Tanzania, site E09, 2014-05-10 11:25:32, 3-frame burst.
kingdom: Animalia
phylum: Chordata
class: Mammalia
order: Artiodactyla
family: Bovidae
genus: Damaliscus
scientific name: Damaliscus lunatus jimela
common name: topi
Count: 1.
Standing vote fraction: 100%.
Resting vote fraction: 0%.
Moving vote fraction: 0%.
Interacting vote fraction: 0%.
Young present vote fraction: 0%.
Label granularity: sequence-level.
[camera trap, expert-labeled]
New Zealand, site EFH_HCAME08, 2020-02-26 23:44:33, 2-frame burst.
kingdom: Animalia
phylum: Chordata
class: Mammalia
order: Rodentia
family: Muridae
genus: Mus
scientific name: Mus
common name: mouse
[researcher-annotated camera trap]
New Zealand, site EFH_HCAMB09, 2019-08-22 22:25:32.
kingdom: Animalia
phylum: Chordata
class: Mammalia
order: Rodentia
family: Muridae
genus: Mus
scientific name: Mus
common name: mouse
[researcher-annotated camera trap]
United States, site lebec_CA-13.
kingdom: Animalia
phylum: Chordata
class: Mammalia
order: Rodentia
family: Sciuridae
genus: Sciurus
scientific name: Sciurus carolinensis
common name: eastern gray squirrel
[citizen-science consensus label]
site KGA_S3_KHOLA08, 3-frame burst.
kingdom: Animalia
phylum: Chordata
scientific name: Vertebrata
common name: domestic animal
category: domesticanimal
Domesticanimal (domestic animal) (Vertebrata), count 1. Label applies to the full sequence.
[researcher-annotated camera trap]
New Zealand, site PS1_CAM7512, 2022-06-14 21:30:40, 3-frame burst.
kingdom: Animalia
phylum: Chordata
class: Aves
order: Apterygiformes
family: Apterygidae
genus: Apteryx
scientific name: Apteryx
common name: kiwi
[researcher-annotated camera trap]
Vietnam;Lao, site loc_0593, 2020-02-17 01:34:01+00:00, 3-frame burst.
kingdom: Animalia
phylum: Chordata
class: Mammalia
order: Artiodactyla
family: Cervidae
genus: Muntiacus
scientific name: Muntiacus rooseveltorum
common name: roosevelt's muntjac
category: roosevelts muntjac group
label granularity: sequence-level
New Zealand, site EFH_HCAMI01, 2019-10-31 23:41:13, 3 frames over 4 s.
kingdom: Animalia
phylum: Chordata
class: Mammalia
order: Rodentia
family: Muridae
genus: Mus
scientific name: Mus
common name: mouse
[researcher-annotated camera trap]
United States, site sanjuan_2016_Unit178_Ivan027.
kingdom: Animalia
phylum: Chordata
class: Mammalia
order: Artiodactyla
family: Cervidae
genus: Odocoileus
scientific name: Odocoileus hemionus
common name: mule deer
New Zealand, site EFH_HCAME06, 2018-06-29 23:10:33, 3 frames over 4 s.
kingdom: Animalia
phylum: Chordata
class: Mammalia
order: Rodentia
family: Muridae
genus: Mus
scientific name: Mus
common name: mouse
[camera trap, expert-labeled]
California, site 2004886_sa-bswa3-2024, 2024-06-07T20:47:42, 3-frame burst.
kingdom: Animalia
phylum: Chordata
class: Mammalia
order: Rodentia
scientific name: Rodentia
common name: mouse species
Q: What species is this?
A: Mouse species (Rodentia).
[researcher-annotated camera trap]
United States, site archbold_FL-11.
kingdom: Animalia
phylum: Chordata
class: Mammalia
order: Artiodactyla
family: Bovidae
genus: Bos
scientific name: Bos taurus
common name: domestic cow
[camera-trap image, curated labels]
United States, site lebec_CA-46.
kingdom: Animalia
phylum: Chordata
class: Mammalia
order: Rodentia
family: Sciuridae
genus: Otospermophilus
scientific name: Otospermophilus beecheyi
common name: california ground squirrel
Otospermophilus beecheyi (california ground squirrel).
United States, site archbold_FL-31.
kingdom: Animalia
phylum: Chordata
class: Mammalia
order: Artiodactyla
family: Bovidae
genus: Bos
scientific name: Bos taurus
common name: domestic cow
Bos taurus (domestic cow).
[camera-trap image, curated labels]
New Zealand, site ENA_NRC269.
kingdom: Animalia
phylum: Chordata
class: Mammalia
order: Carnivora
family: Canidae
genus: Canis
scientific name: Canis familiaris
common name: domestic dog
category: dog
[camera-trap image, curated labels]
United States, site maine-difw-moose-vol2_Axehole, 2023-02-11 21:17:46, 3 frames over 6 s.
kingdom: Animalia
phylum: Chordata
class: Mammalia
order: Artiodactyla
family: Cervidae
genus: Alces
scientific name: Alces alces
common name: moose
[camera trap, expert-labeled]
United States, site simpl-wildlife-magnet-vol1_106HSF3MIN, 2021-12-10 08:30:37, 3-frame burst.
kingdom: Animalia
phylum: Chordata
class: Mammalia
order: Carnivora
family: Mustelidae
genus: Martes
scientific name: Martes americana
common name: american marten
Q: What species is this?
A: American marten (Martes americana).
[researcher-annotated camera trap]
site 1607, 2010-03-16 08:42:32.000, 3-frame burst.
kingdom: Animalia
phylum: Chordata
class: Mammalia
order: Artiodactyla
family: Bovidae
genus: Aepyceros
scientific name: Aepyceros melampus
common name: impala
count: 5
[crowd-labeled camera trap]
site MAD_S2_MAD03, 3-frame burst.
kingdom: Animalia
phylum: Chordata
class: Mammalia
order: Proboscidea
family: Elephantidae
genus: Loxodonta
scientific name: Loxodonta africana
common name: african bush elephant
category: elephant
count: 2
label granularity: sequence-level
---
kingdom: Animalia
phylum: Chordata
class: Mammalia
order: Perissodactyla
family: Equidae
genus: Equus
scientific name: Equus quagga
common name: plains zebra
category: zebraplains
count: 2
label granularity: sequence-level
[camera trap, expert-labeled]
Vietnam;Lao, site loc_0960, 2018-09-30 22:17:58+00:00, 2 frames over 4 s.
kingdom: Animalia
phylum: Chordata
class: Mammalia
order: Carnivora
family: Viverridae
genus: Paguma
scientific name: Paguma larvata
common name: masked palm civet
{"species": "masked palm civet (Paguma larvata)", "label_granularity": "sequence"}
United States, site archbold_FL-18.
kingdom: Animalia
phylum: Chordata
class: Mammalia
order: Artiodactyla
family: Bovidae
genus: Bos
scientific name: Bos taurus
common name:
———
What to do:
Whenever a line in the material above holds the string "masked", copy that line in full.

Result of this task:
common name: masked palm civet
{"species": "masked palm civet (Paguma larvata)", "label_granularity": "sequence"}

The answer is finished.